The award is named after ISI’s planning and design framework, Envision. Envision provides a consensus-based framework for assessing sustainability, resiliency, and equity in civil infrastructure. The framework provides a system of criteria and performance objectives to aid project designers and decision makers in identifying approaches during planning, design, and construction. Envision verification ensures that projects live up to their claims, and project awards are based on the criteria outlined in the framework.
“The new Saco River Drinking Water Resource Center is a key infrastructure asset for the Biddeford-Saco community,” said Melissa Peneycad, ISI’s managing director. “Maine Water and its project partners deserve to be commended for their conscious design efforts to respond to near- and long-term community needs while rehabilitating environmental functions and the reliance of the facility as the primary drinking water facility for the Biddeford-Saco region.
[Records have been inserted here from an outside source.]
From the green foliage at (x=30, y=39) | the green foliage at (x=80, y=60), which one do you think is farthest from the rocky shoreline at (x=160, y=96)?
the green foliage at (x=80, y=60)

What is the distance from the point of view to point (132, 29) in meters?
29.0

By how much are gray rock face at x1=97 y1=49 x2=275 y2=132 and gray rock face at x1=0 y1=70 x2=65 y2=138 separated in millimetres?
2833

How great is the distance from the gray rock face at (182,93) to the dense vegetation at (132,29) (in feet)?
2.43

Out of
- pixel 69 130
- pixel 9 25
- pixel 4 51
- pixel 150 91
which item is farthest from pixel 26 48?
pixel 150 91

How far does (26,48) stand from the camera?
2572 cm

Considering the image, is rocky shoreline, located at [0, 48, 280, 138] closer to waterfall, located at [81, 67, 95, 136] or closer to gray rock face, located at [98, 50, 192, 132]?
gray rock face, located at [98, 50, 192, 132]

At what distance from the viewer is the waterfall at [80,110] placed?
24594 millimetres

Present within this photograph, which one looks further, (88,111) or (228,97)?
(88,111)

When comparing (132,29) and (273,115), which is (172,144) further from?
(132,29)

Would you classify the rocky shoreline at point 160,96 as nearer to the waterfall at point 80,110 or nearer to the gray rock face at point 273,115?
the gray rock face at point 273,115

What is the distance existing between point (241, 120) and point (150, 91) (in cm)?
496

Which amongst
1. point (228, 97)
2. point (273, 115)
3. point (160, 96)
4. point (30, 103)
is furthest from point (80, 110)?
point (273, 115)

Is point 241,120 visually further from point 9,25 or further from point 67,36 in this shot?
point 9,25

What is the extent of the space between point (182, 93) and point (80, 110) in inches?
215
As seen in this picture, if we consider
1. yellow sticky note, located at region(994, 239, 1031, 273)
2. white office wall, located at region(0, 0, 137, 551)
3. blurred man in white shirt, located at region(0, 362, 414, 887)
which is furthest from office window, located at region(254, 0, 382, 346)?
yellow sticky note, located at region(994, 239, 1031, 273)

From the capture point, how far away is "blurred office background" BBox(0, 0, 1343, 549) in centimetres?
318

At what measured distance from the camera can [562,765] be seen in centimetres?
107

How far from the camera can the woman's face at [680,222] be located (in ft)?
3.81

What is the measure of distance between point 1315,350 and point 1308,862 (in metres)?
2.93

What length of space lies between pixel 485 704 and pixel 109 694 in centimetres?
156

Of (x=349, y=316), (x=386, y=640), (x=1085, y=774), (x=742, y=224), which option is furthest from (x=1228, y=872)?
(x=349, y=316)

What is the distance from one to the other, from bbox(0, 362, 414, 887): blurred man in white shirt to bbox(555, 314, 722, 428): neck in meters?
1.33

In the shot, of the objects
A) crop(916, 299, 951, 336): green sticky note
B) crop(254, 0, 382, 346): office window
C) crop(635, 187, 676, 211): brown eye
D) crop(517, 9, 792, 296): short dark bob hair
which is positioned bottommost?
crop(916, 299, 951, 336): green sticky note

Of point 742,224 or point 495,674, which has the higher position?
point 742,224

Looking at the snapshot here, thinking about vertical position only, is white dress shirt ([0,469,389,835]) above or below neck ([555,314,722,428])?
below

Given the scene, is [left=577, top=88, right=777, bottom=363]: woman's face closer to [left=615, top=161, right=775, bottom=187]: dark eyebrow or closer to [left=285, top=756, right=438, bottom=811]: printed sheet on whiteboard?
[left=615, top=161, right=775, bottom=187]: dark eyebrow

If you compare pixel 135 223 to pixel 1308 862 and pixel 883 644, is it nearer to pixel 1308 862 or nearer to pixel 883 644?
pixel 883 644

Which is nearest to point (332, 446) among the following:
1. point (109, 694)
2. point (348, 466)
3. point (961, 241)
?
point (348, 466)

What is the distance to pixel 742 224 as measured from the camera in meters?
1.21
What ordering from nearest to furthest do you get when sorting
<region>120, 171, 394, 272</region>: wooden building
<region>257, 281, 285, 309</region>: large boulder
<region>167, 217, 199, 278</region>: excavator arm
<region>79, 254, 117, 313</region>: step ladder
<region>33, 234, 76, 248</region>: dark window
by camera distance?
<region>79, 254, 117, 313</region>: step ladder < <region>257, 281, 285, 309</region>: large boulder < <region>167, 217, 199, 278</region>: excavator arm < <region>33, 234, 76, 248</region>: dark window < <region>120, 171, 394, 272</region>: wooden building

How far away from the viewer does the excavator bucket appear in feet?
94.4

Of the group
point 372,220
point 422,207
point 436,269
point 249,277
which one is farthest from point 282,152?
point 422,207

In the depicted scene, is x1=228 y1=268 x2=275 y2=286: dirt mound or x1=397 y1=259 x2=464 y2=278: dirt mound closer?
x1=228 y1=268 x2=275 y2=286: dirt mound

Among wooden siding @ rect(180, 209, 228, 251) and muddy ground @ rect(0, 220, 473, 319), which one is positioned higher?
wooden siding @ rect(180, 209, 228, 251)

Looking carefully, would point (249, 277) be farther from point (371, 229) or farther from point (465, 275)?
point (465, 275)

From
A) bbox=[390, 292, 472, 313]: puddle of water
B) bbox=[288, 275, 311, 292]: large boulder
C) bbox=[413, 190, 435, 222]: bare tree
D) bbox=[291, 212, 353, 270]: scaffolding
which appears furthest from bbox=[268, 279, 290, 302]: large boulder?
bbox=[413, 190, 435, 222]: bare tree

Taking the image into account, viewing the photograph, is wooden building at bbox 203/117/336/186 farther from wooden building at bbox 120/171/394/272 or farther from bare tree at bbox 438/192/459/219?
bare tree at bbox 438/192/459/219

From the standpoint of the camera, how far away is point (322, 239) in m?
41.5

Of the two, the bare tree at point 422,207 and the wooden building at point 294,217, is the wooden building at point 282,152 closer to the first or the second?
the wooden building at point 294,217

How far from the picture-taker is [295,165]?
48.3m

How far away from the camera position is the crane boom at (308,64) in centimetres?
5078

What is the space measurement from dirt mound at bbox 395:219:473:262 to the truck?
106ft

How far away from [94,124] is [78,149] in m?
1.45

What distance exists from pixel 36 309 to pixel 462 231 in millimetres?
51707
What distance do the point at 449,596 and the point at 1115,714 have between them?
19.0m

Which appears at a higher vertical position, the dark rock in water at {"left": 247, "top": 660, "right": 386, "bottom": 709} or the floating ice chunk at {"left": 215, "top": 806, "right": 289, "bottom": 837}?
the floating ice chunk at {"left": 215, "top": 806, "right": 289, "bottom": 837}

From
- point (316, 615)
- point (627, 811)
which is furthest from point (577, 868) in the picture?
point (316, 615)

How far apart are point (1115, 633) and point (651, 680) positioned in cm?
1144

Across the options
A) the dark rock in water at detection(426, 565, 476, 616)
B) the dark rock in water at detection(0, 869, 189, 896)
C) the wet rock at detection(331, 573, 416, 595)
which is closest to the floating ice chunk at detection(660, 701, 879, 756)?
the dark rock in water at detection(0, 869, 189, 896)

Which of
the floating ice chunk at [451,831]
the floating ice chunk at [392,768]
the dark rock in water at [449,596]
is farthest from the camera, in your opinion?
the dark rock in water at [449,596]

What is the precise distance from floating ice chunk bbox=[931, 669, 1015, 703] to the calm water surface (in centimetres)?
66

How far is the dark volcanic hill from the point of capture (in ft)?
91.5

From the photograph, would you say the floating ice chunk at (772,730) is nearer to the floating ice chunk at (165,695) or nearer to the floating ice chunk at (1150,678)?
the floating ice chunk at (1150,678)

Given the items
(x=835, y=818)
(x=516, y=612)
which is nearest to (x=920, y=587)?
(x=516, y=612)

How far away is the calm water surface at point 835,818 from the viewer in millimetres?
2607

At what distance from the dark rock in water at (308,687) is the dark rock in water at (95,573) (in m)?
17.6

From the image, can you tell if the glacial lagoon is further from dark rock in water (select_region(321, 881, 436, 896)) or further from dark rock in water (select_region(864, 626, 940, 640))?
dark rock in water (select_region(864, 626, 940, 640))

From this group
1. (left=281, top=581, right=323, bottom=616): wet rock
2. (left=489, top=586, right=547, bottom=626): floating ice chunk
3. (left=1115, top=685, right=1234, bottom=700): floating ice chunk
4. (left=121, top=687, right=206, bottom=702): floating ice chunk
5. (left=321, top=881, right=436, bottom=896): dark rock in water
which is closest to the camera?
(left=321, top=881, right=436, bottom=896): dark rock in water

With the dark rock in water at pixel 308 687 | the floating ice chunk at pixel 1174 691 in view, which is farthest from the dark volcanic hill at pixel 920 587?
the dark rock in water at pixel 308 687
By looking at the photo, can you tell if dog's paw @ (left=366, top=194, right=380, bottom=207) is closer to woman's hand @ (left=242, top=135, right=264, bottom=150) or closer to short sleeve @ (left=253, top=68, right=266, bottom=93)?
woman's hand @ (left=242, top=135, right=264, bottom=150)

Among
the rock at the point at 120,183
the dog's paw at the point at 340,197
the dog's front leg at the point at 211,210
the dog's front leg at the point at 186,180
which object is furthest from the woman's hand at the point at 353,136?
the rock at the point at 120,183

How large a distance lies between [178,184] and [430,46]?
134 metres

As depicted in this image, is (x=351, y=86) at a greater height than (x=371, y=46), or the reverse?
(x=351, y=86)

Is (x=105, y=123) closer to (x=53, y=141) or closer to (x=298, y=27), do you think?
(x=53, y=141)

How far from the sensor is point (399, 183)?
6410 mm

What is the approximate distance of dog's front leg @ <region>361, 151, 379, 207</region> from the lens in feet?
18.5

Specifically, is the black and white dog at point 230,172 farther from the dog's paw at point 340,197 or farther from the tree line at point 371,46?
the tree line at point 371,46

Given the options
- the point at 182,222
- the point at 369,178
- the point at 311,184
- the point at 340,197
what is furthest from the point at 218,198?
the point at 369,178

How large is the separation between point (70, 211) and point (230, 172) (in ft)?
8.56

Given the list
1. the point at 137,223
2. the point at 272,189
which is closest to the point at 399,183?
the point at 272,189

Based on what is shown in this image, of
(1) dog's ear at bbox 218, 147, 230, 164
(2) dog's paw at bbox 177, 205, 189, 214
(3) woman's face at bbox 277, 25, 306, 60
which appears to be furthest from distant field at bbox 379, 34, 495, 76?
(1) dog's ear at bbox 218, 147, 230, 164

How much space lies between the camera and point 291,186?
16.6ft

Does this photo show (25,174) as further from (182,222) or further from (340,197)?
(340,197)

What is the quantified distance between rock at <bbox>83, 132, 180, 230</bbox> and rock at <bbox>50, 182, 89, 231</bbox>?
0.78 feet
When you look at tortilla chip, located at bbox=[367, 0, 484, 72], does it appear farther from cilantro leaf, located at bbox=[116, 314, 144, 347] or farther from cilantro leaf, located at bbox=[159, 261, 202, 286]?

This Envision Silver Award is testament to Maine Water’s leadership and commitment to sustainability.”
“On behalf of Maine Water employees and the company, we are pleased to be the first project in New England to receive a Silver Level Award from ISI,” said Mark Vannoy, Maine Water’s president. “When it became clear that our 1884 drinking water plant needed to be replaced, we were intentional about demonstrating our long-held commitment to the environment and sustainability. The Saco River Drinking Water Resource Center will be a source of high-quality drinking water for decades and generations to come and will be so responsibly. We thank our partners Hazen and Sawyer and MWH Constructors, which shared our passion and commitment to the project and its sustainability.”
The center has the capacity to produce up to 12 million gallons of treated and filtered drinking water per day, which is enough to support the economic development goals of the community and provide a robust flow of water to fire hydrants to support fire protection.
Several features of the Saco River Drinking Water Resource Center (SRDWRC) project were reviewed and verified by ISI, including those detailed below:
Leadership in sustainability
Demonstrated leadership in and a strong commitment to sustainability are required to manage the challenge of changing design norms to contribute to long-term conditions of sustainability. All project partners — Maine Water, Hazen and Sawyer, and MWH — embrace sustainability as a core value. They collaborated with each other, and successfully engaged the community and other stakeholders, to ensure the most sustainable outcomes for the new SRDWRC would be realized over the life of the project.
Use of renewable energy
The energy demands for the SRDWRC will be met by renewable power. In addition, a 1.1 MW photovoltaic array will be built just southwest of the facility’s site boundary to lessen the reliance on purchased energy and instead meet demands through on-site generation.
Protecting surface and groundwater sources
To counterbalance the addition of impervious surfaces within the project boundary for the new facility, the project incorporates several stormwater management and revegetation practices, including the addition of storm berm level spreaders, buffers and an underdrained soil filter. Revegetation of 4,514 square feet of an existing parking lot will also improve infiltration of the property and allow water to filter through the soil before reaching the Saco River.
Wetland restoration
A 2015 site survey of the SRDWRC revealed the site contains wetland areas. Although this project will only impact 1.88 acres of the site, Maine Water is preserving 257 acres of high-ecological-value land as part of the project. It includes a red maple swamp and the entire stream frontage along Swan Pond Brook, which is an important wild brook trout habitat. This substantial preservation area more than offsets the 1.88 acres of wetland impact.
Preparing for long-term adaptability
Flooding is the main climate-related risk to the SRDWRC, and this project is being designed and built with long-term adaptation in mind. For example, all critical equipment within the facility will be above the Design Floodplain Elevation, which is 64 feet, or will be fully submersible. The new facility is also being built outside the FEMA 100-year and 500-year flood elevations. All structural components will be watertight, preventing floodwaters from entering the building via overland flow or infiltration, and the raw water intake pipe will be placed at the lowest possible point to handle fluctuating Saco River water levels.